Une question nous vient d’emblée à l’esprit. Serait-il possible qu’une des causes de notre décadence, de notre insignifiance actuelle, de cette mauvaise perception que les non-musulmans ont de l’Islam en général soit à chercher dans l’état de nos familles ? Compte-tenu de ce qui a été dit précédemment, cela ne fait aucun doute.

Est-ce, donc, à dire que l’amour n’est pas présent dans nos foyers ? Que nos familles ne sont pas suffisamment orientées vers Dieu ? Très certainement non. L’amour demeure un ciment fort et, pour de nombreuses familles musulmanes le souci de Dieu est bel et bien présent. Alors…?

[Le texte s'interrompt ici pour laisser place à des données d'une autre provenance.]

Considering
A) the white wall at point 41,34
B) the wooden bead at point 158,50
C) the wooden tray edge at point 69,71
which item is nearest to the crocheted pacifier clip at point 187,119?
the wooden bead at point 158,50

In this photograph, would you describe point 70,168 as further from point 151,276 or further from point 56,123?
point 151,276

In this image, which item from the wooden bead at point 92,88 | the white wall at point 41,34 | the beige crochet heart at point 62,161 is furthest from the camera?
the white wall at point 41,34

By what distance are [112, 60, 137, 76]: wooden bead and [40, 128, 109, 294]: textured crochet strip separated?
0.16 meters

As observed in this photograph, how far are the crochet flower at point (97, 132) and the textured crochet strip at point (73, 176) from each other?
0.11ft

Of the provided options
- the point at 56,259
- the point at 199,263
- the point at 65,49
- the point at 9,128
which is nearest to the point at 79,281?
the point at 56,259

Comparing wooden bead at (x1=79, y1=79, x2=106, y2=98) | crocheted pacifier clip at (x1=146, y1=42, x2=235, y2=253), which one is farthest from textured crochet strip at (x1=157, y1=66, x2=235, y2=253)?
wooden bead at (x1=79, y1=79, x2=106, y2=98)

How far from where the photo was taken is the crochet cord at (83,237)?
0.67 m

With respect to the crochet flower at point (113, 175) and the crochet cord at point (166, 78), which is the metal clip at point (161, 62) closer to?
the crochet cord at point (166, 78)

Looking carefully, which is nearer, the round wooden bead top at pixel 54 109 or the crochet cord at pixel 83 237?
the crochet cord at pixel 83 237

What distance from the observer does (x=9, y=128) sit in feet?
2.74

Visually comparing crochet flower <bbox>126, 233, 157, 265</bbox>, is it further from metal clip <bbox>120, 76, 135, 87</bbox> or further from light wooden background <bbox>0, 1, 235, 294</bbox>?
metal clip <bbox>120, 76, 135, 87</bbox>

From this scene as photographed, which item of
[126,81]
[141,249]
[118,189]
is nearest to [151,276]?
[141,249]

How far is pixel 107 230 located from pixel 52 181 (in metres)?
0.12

Une famille est un système complexe fait d’interactions entre ses membres, de même qu’entre eux, pris individuellement et collectivement, et le milieu dans lequel ils agissent. Les sphères de l’affectif, de l’économique, du culturel, du corporel, du spirituel, s’entrecroisent, s’associent, se heurtent parfois… Il faut beaucoup de patience, de sagesse, d’amour, de don de soi, de sens des responsabilités pour que, de ce creuset, rayonne le bonheur et la foi.  « Comme dans toute société humaine non-déréglée, nous dit l’Imam Abdlessalam Yassine[1], la stabilité et le bonheur familiaux sont recherchés dans la société musulmane. La femme est le pilier central de cette stabilité (…), et tel est le rôle de la femme musulmane : celui d’être le pivot du bonheur familial ».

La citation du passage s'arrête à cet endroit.